Supplied records:
--------------------------------

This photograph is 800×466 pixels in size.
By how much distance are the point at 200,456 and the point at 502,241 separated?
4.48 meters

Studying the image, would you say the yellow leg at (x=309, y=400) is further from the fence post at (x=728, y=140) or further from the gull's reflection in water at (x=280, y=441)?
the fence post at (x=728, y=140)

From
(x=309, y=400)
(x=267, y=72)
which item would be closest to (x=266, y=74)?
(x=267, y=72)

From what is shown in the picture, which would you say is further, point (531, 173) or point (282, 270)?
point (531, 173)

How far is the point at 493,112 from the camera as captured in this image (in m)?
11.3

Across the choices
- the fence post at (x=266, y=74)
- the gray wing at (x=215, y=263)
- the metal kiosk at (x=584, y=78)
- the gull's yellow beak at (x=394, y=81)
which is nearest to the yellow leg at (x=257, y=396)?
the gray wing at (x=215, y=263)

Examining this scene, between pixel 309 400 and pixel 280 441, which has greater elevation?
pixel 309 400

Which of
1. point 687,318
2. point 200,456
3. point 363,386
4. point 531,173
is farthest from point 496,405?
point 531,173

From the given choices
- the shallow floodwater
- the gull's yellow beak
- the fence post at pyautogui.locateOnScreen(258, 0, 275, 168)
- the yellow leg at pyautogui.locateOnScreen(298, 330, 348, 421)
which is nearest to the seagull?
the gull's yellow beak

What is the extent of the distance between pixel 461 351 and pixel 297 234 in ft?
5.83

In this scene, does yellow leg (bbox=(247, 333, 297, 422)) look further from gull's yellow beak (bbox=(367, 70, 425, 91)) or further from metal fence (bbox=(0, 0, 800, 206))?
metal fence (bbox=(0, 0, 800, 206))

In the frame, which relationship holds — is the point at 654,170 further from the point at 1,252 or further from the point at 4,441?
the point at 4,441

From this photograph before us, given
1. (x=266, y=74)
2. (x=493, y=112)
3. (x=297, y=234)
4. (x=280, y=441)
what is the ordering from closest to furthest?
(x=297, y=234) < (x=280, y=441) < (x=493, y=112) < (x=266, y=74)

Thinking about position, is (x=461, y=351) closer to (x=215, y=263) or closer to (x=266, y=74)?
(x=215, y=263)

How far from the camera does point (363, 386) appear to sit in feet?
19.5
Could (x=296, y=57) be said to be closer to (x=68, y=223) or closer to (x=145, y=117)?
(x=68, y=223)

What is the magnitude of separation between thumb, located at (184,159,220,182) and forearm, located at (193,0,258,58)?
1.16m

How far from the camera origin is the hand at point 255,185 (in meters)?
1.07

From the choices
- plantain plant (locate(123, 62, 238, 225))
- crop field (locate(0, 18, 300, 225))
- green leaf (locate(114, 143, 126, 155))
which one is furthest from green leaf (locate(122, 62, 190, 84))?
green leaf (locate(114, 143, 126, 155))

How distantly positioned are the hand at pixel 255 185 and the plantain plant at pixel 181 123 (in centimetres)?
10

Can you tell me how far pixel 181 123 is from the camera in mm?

--------------------------------

Task to complete: Please copy out every entry above word for word, leaving nothing out.

Completed exercise:
This photograph is 800×466 pixels in size.
By how much distance are the point at 200,456 and the point at 502,241 separated?
4.48 meters

Studying the image, would you say the yellow leg at (x=309, y=400) is further from the fence post at (x=728, y=140) or further from the gull's reflection in water at (x=280, y=441)?
the fence post at (x=728, y=140)

From
(x=309, y=400)
(x=267, y=72)
which item would be closest to (x=266, y=74)?
(x=267, y=72)

From what is shown in the picture, which would you say is further, point (531, 173) or point (282, 270)?
point (531, 173)

How far is the point at 493,112 from the camera as captured in this image (in m)?
11.3

Across the choices
- the fence post at (x=266, y=74)
- the gray wing at (x=215, y=263)
- the metal kiosk at (x=584, y=78)
- the gull's yellow beak at (x=394, y=81)
which is nearest to the yellow leg at (x=257, y=396)?
the gray wing at (x=215, y=263)

Examining this scene, between pixel 309 400 and pixel 280 441, which has greater elevation?
pixel 309 400

Which of
1. point 687,318
2. point 200,456
3. point 363,386
4. point 531,173
is farthest from point 496,405?
point 531,173

From the given choices
- the shallow floodwater
- the gull's yellow beak
- the fence post at pyautogui.locateOnScreen(258, 0, 275, 168)
- the yellow leg at pyautogui.locateOnScreen(298, 330, 348, 421)
which is nearest to the seagull?
the gull's yellow beak

What is the extent of the distance between pixel 461 351 and pixel 297 234 in ft?
5.83

In this scene, does yellow leg (bbox=(247, 333, 297, 422)) look further from gull's yellow beak (bbox=(367, 70, 425, 91)) or further from metal fence (bbox=(0, 0, 800, 206))?
metal fence (bbox=(0, 0, 800, 206))

In the frame, which relationship holds — is the point at 654,170 further from the point at 1,252 or further from the point at 4,441?
the point at 4,441

From this photograph before us, given
1. (x=266, y=74)
2. (x=493, y=112)
3. (x=297, y=234)
4. (x=280, y=441)
what is the ordering from closest to furthest?
(x=297, y=234) < (x=280, y=441) < (x=493, y=112) < (x=266, y=74)

Thinking about position, is (x=461, y=351) closer to (x=215, y=263) or closer to (x=266, y=74)?
(x=215, y=263)

How far from the camera does point (363, 386) appear to sit in feet?
19.5
Could (x=296, y=57) be said to be closer to (x=68, y=223) or closer to (x=145, y=117)?
(x=68, y=223)

What is the magnitude of separation between thumb, located at (184,159,220,182) and forearm, located at (193,0,258,58)?
1.16m

How far from the camera origin is the hand at point 255,185 (in meters)?
1.07

From the choices
- plantain plant (locate(123, 62, 238, 225))
- crop field (locate(0, 18, 300, 225))
- green leaf (locate(114, 143, 126, 155))
which one is furthest from green leaf (locate(122, 62, 190, 84))?
green leaf (locate(114, 143, 126, 155))

How distantly positioned are the hand at pixel 255 185 and the plantain plant at pixel 181 123 (in centimetres)?
10

Can you tell me how far pixel 181 123 is from the camera in mm?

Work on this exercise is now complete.